Dave Burns, co-host of Burns & Gambo: I think the stats will be roughly similar. In many ways, I think it will look to be a typical Booker season to the naked eye. Points per game might be up because shot attempts will be up. I could easily see the trend of him going to the line a little bit more and certainly a career high in assists per game is on the table. Mostly, it will be Booker’s commitment to playing defense that will draw the most scrutiny. It wasn’t that long ago that he was a willing defender, whether it was for Monty Williams or at the Olympics. It’s in there, we’ve seen it. And if he has complete buy-in to Jordan Ott, we should see it again; the system demands it.

I’m also looking to see if he suffers from his typical late December-early January soft tissue injury, which is a fairly regular occurrence. Such an injury this year would cripple what slim chances this team has. As for his future? At this point, I assume he’s here, in sickness and in health, in good times and in bad. He’s never shown otherwise. Perhaps, if this season goes off the rails, that changes, but I doubt it.

Mitch Vareldzis, host of Here Come the Suns and co-host of Arizona Sports at Night: I expect Booker to be the team’s leading scorer, specifically somewhere around 28 points per game with about 20 shot attempts a night. That is where he was averaging when the Suns peaked in the early part of the decade.

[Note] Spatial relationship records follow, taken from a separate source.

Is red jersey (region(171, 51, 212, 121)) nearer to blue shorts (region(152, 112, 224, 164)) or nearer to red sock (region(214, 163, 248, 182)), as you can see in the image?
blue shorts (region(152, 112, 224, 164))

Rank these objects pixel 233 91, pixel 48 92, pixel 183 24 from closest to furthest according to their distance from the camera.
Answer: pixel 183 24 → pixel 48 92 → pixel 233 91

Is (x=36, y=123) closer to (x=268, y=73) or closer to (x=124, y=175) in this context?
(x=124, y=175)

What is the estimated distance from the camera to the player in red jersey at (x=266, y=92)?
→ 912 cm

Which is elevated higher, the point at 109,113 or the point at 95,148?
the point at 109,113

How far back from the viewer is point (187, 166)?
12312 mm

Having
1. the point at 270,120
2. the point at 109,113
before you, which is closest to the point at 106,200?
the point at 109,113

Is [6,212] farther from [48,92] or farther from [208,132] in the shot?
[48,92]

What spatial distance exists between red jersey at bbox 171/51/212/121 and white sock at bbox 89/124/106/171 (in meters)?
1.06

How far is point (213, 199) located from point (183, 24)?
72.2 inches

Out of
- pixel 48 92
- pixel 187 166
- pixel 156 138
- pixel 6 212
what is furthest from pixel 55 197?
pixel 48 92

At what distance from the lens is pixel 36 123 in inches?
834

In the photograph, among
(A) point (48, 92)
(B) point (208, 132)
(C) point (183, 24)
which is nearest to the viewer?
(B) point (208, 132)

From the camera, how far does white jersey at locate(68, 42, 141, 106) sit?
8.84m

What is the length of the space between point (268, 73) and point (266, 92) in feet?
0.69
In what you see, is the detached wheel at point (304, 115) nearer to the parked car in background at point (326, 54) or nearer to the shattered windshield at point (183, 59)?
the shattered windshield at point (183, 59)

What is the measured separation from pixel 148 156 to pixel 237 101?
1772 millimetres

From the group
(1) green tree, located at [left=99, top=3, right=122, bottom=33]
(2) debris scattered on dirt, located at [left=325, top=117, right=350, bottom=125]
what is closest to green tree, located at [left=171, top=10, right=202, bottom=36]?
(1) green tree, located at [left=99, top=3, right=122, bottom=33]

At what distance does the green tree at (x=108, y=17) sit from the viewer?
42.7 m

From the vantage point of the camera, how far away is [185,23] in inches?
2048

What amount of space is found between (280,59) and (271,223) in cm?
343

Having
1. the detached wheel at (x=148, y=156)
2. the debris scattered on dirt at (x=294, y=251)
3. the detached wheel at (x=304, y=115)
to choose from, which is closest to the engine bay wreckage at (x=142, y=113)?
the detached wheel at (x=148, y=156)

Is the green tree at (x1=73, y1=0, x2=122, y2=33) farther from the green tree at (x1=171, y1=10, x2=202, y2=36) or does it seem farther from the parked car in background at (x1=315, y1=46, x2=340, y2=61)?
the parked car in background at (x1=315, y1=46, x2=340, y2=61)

Given there is no balancing act with him, Durant and Beal, Booker should have the full runway to be the centerpiece of the Suns once again.

Should he not return to that pre-Big 3 level, it will be nothing more than regression, and a GULP moment for that big ol’ extension kicking in a few years from now.

Luke Lapinski, co-host of Wolf & Luke: Booker’s going to go down in history as the greatest Phoenix Sun of all time when he retires, so this is already his team every year. But that label’s about to take on a whole new meaning this season. For the first time in five years, he isn’t playing alongside a surefire Hall of Famer like Paul or Durant. On top of everything he brings to the table as a player, Booker is now the undeniable leader of this organization, too. It’s a role he’s embracing, and it’s going to define the direction of this franchise moving forward.

The new players on this roster — and there are a lot — came here fully aware that Booker’s the guy. The national narrative is going to tie every success and failure that the Suns experience to him in some way. And that’s fine, because he’s not a 20-year-old trying to make a name for himself in this league like he was the last time this team was hitting a reset button. He knows who he is, he knows what he’s capable of, he’s been to the NBA Finals, he’s won Olympic gold and he’s still getting better.

Everything the Suns build now is going to be shaped around Booker, and I’m guessing most Suns fans are good with that.

Vince Marotta, co-host of Bickley & Marotta: It’s nearly impossible to find a national NBA expert who believes that Devin Booker should/will end his career in Phoenix. It’s almost nearly as fruitless to find someone in the Valley who thinks he’ll leave at some point. Year 11 is a big one for Devin Booker, obviously.

I think he’ll have the opportunity to flourish as a three-level scorer once again. He could challenge for a league scoring title. But really, this falls on leadership. Booker has proven to be an All-NBA player at different times in his career, but really for the first time since the 2019-20 Covid season, there’s no doubt that this is his team. This year is about planting the seeds of leadership so that skill is firmly established when the Suns can next claim to be contenders, which is probably two or three years down the road, optimistically.